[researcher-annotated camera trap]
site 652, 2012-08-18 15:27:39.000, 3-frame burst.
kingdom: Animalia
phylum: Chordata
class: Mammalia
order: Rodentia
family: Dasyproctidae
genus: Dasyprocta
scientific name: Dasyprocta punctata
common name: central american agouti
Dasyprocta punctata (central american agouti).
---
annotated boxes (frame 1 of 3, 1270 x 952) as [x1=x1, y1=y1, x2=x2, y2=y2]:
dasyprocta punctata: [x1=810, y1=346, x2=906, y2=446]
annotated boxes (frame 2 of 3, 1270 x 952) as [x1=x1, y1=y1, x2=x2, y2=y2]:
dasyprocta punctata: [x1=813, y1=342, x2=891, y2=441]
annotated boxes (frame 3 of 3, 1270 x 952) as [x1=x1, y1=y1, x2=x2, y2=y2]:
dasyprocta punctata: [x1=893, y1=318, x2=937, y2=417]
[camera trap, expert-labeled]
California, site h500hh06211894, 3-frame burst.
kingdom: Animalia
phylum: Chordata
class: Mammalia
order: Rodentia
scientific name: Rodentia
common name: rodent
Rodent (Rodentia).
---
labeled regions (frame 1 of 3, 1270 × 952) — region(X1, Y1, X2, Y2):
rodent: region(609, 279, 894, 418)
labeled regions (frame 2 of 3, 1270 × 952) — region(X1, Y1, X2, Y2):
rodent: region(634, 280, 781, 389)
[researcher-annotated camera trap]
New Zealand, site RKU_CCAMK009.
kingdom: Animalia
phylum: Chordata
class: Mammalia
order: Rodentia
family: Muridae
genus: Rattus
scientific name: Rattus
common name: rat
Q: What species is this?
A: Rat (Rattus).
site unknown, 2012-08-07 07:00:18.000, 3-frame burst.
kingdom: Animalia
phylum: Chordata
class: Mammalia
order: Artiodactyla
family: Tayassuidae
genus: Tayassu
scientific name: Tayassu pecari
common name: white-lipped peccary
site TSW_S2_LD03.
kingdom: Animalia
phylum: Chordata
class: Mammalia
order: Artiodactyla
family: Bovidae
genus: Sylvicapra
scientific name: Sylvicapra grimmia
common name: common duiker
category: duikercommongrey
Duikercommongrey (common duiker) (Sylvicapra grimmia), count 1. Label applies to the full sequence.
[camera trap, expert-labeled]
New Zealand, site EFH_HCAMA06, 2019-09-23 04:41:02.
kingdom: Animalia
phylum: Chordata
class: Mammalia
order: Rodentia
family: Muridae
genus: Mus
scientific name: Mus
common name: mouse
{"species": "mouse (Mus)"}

+ + + + +

_Description of the task:_ Above are some records. Print them all exactly.

_Your response:_
[researcher-annotated camera trap]
site 652, 2012-08-18 15:27:39.000, 3-frame burst.
kingdom: Animalia
phylum: Chordata
class: Mammalia
order: Rodentia
family: Dasyproctidae
genus: Dasyprocta
scientific name: Dasyprocta punctata
common name: central american agouti
Dasyprocta punctata (central american agouti).
---
annotated boxes (frame 1 of 3, 1270 x 952) as [x1=x1, y1=y1, x2=x2, y2=y2]:
dasyprocta punctata: [x1=810, y1=346, x2=906, y2=446]
annotated boxes (frame 2 of 3, 1270 x 952) as [x1=x1, y1=y1, x2=x2, y2=y2]:
dasyprocta punctata: [x1=813, y1=342, x2=891, y2=441]
annotated boxes (frame 3 of 3, 1270 x 952) as [x1=x1, y1=y1, x2=x2, y2=y2]:
dasyprocta punctata: [x1=893, y1=318, x2=937, y2=417]
[camera trap, expert-labeled]
California, site h500hh06211894, 3-frame burst.
kingdom: Animalia
phylum: Chordata
class: Mammalia
order: Rodentia
scientific name: Rodentia
common name: rodent
Rodent (Rodentia).
---
labeled regions (frame 1 of 3, 1270 × 952) — region(X1, Y1, X2, Y2):
rodent: region(609, 279, 894, 418)
labeled regions (frame 2 of 3, 1270 × 952) — region(X1, Y1, X2, Y2):
rodent: region(634, 280, 781, 389)
[researcher-annotated camera trap]
New Zealand, site RKU_CCAMK009.
kingdom: Animalia
phylum: Chordata
class: Mammalia
order: Rodentia
family: Muridae
genus: Rattus
scientific name: Rattus
common name: rat
Q: What species is this?
A: Rat (Rattus).
site unknown, 2012-08-07 07:00:18.000, 3-frame burst.
kingdom: Animalia
phylum: Chordata
class: Mammalia
order: Artiodactyla
family: Tayassuidae
genus: Tayassu
scientific name: Tayassu pecari
common name: white-lipped peccary
site TSW_S2_LD03.
kingdom: Animalia
phylum: Chordata
class: Mammalia
order: Artiodactyla
family: Bovidae
genus: Sylvicapra
scientific name: Sylvicapra grimmia
common name: common duiker
category: duikercommongrey
Duikercommongrey (common duiker) (Sylvicapra grimmia), count 1. Label applies to the full sequence.
[camera trap, expert-labeled]
New Zealand, site EFH_HCAMA06, 2019-09-23 04:41:02.
kingdom: Animalia
phylum: Chordata
class: Mammalia
order: Rodentia
family: Muridae
genus: Mus
scientific name: Mus
common name: mouse
{"species": "mouse (Mus)"}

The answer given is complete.